Priest (1837–1900)
Edward McGlynn, who was born in New York City to Irish immigrants, studied in Rome and was ordained a priest in 1860. At the age of twenty-nine, he was appointed pastor of St. Stephen’s Church, one of the largest parishes in Manhattan.
There, McGlynn became a famous orator and preacher. Having come to the conviction that “the highest form of charity is doing justice,” he won wide attention for his dedication to the poor and the working class. Increasingly, he was drawn to the “single-tax” theories of Henry George, a popular economist of the Progressive era, who taught that the cause of inequality was the accumulation of wealth through land speculation. As McGlynn preached, “Involuntary poverty is the result of human laws that allow individuals to hold as private property that which the Creator provided for the use of all.”

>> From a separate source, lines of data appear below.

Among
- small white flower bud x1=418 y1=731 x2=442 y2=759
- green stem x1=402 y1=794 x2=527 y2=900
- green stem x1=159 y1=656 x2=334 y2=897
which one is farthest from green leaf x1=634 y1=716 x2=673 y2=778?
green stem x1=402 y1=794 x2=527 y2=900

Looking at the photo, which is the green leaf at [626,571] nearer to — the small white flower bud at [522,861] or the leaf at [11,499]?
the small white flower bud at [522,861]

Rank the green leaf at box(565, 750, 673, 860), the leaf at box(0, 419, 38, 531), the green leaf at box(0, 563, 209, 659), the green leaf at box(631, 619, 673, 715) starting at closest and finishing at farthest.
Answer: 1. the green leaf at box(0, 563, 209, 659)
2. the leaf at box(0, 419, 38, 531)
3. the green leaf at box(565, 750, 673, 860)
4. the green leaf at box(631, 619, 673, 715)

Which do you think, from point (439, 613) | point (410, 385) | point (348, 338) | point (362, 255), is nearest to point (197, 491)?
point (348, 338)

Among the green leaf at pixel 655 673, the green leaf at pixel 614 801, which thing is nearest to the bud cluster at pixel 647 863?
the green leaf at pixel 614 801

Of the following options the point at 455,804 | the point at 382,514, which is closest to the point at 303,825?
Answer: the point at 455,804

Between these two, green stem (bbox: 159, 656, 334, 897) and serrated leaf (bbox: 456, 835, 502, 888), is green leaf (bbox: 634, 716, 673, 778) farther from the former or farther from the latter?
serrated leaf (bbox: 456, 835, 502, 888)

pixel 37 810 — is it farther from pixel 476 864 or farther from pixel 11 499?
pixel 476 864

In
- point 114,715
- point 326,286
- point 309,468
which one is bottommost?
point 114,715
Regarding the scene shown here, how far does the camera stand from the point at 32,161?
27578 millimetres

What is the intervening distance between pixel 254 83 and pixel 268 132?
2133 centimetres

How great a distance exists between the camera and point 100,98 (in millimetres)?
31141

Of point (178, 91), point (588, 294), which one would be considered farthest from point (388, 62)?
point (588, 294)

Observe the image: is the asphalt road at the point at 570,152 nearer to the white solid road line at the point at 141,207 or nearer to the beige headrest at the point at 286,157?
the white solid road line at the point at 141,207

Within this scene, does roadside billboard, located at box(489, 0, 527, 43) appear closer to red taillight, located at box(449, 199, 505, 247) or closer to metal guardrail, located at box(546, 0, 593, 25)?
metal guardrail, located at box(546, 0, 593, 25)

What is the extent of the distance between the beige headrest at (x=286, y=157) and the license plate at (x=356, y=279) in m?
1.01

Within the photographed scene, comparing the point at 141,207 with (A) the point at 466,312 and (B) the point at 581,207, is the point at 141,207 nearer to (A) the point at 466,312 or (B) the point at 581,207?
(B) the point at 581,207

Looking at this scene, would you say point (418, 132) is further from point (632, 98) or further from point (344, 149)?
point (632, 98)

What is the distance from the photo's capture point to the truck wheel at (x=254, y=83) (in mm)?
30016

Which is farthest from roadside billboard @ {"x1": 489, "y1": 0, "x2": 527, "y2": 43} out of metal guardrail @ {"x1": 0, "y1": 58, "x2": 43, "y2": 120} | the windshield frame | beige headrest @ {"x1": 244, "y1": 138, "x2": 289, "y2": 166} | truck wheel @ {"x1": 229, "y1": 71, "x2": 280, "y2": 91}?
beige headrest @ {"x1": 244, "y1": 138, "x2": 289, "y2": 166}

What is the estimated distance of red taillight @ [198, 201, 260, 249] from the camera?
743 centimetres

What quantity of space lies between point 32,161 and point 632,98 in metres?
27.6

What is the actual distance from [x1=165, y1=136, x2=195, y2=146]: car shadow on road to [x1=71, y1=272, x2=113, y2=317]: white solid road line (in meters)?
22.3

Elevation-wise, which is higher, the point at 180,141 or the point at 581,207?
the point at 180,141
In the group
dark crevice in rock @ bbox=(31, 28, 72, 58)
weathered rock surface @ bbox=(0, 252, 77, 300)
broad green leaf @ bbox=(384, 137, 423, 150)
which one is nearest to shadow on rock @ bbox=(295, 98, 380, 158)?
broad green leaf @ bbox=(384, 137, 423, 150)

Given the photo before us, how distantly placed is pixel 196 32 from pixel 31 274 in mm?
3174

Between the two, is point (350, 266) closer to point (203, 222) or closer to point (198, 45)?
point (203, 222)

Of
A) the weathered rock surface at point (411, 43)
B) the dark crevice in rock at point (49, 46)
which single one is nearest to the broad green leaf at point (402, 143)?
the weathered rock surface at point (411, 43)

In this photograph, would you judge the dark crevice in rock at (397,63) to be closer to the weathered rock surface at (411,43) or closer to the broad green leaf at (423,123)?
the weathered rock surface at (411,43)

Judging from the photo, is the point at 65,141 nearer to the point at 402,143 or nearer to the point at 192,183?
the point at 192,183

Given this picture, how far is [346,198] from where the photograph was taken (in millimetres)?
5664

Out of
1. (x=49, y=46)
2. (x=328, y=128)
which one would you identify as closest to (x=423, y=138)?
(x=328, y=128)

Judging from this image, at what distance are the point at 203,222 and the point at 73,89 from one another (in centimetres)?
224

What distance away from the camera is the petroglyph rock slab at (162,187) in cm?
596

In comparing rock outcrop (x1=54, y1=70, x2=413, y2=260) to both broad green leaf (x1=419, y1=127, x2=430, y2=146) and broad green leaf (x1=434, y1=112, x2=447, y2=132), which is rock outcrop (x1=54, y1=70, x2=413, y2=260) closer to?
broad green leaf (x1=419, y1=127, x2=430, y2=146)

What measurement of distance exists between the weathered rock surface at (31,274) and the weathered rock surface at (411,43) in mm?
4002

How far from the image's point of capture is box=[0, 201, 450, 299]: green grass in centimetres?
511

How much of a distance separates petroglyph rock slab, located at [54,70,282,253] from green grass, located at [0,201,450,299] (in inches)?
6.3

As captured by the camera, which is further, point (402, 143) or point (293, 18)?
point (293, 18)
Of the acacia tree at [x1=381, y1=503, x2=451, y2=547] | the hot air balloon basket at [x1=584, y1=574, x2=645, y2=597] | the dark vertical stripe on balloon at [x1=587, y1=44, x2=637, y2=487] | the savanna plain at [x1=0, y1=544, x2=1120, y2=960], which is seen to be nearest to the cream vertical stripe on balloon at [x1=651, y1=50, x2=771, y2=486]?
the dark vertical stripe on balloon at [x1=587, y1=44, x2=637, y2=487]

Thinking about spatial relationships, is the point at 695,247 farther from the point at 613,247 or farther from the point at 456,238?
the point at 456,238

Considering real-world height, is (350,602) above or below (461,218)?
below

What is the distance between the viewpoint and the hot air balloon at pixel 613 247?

Archbishop Corrigan, a staunch conservative, believed that McGlynn was preaching socialism and ordered him to desist. When McGlynn refused, Corrigan suspended him from priestly ministry. This was extended to actual excommunication in 1887. Five years later, a papal legate of Pope Leo XIII met with McGlynn, declared him free of doctrinal error, and lifted the excommunication. He continued to preach his Catholic version of the Social Gospel until his death on January 7, 1900.
“From earliest childhood my heart has ever beaten with sympathy for the wronged, the oppressed, the outcast, the downtrodden.”